Réforme des retraites : beaucoup de bruit pour rien !

Philippe Tesson dénonce le rafistolage proposé par Ayrault et fustige la méthode socialiste : grandiloquence du discours, insignifiance de l'action.


Il n'y a que des mécontents. Mais c'est normal : la réforme des retraites n'est un cadeau pour personne, chacun va devoir y aller de sa contribution financière. Alors on se dit : dans ces conditions et puisqu'il s'agit d'une décision impopulaire, pourquoi les socialistes n'y sont-ils pas allés plus fort ? Ils disent qu'ils construisent laFrance de demain, et au bout du compte, s'agissant d'un dossier aussi important, tout ce qu'ils trouvent à nous proposer, c'est ce moignon qui s'inscrit dans une vision purement comptable du problème.
Jean-Marc Ayrault affirme que sa réforme est structurelle et qu'elle assure l'avenir de nos régimes de retraite.

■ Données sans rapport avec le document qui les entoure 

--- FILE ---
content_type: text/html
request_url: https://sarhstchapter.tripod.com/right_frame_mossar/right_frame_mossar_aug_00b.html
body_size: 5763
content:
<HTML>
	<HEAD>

C'est un leurre. Elle est fondée sur une analyse prospective, donc théorique, qui ne tient pas compte de l'évolution économique des années à venir. Tout peut arriver qui remette en cause à tout instant une prévision aléatoire. On veut bien comprendre que, par définition, une réforme des retraites s'inscrive dans la longue durée, mais le calendrier à terme de 2035 fixé par le gouvernement, relatif à la durée de cotisation, paraît bien problématique. Quant à l'immédiat, ce qu'on retiendra, c'est la décision d'une hausse des prélèvements, ce qui n'a vraiment rien de structurel. 

Une occasion manquée

Bref, ils n'ont pas tranché dans le vif. Tous les problèmes réellement structurels sont éludés : le montant des pensions, les régimes spéciaux, celui des fonctionnaires, l'âge légal, etc. Et s'agissant du financement, ils vont au plus facile : on taxe, et l'on taxe en priorité les entreprises - en ajoutant à leurs charges le financement de la prise en compte de la pénibilité - en échange d'une vague promesse d'une baisse du coût du travail. Voilà ce que Jean-Marc Ayrault appelle "une réforme responsable". C'est plutôt une "victoire du syndicalisme combatif", selon les termes du secrétaire général de la CFDT, principal bénéficiaire de l'opération. François Hollande et son gouvernement ont manqué l'occasion de faire la preuve de leur résolution réformatrice à l'heure où le président de la République est l'objet de nouvelles mises en garde, la plus récente venant du commissaire européen chargé des Affaires économiques.
La fermeté de Hollande, elle ne s'exerce que sur des sujets à moindre risque, relativement indifférents à l'opinion, des sujets à forte valeur ajoutée théâtrale. Il est bon sur ce terrain-là. Partir en guerre contre Bachar el-Assad, c'est pour l'essentiel de la posture. Cela ne coûte ni beaucoup d'argent ni beaucoup de voix électorales. Les retraites, c'est autre chose.

Le virus de l'utopie

On lit désormais très clairement dans la stratégie et la méthode du président. Le discours de la réforme est très au point et très ambitieux. Écoutez-le : ce n'est pas d'une mince réforme qu'il s'agit et elle va demander du temps. Suivez mon regard : il va bien falloir deux quinquennats. Objectif : préparer la France de 2025. Martine Aubry, mardi dans Le Monde, apportait sa contribution à la définition du rêve : "Vers une nouvelle renaissance", écrit-elle, ajoutant : "Nous avons la responsabilité de faire émerger un autre monde." L'incorrigible virus de l'utopie socialiste, au mépris de la réalité, en dépit de l'expérience et comme si le reste du monde n'existait pas ! Elle nous livre un excellent plaidoyer, touchant, adolescent, un chant d'espoir où pas un instant il n'est question des conditions propres à réaliser cet espoir et de son coût et de sa faisabilité. Elle qui a prétention à gouverner, et qui l'a fait ! 
Elle dit encore : "L'heure n'est plus au rafistolage." Or, que voit-on ? La réforme des retraites n'est-elle pas purement et simplement un rafistolage ? Une parole grandiloquente, emphatique, et animée sans doute d'intentions sincères lorsqu'elle est prononcée. Et dans l'action : l'à-peu-près, la faiblesse, la peur, l'insignifiance. Ainsi sont-ils faits.